Mother’s Day 2015. The goal we set when we ventured on this journey of blogging after watching Julie and Julia 152 days ago. I was to call her every day through Mother’s day 2015 which happened to be 152 days away from the day we made our “deal” if you will.
It gave each of us a goal but the main one was for Mommy to live to see Mother’s Day. For us to share another one together. As Mothers. So today is day 152. If I called her, she wouldn’t answer. She couldn’t. I can still hear her voice though. I have three saved messages on my voice mail. One in December. She is high spirited about the Christmas tree I picked out. Another in January. Her voice is a little weaker as she is telling me happy birthday. Another in February. She can barely talk but she described in detail a dress that was stolen after the Oscars. Impressive considering her memory had failed her greatly.

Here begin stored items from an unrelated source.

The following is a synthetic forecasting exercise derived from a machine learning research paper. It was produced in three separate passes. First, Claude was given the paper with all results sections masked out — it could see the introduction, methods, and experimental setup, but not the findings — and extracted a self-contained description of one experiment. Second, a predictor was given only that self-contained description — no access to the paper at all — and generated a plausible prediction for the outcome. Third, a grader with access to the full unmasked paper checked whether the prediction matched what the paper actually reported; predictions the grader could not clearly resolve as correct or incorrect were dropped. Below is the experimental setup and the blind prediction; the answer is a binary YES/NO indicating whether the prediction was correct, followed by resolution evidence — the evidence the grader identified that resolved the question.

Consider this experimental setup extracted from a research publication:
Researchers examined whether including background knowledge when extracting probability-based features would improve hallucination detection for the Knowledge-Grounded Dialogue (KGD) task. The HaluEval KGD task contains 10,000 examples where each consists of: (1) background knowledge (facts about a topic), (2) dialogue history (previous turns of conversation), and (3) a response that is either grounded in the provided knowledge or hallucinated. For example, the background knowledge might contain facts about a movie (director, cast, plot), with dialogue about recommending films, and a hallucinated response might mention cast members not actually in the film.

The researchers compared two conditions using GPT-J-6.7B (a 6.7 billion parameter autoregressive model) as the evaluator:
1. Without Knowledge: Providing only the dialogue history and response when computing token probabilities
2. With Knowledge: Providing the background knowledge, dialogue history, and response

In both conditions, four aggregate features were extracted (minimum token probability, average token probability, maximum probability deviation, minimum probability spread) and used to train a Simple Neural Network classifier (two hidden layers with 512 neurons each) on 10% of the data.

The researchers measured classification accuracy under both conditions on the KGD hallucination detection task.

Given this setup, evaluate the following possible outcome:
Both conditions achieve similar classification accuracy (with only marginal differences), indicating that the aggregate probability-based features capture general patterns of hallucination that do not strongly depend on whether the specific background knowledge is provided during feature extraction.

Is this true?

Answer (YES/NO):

I’ll never speak to her again after the evening of March 17, 2015. We talked for quite a long time that evening. She passed away two days later on the morning of March 19th.
It doesn’t seem real that she is no longer on this earth. I keep waiting for a call from her or a chance to go visit her just one more time.
She was young. Only sixty-six.
I didn’t expect the pain to be so deep. The way it impales my soul when I least expect it and the uncontrollable tears start to flow.
If only she knew how much I truly loved her. If I only realized how much I truly loved her. I should have cherished more, salvaged more, created more time, more memories, more forgiveness.
But the final four months of her life were such a gift to both of us. From the very minute Jim called to tell me she was in the hospital, my instincts kicked in to let go and simply go take care of her.
The feelings came back from long ago like when it was just the two of us for so many years. We were there for each other back then. In an instant, nothing had changed.
But why we waited so long I’ll never understand. Maybe our story will help others. Inspire others to let go of whatever is holding them back. Just be open for the plan God has for today.
Get ready for the ride.
There may not be a tomorrow.
And the peace of God, which transcends all understanding, will guard your hearts and your minds in Christ Jesus.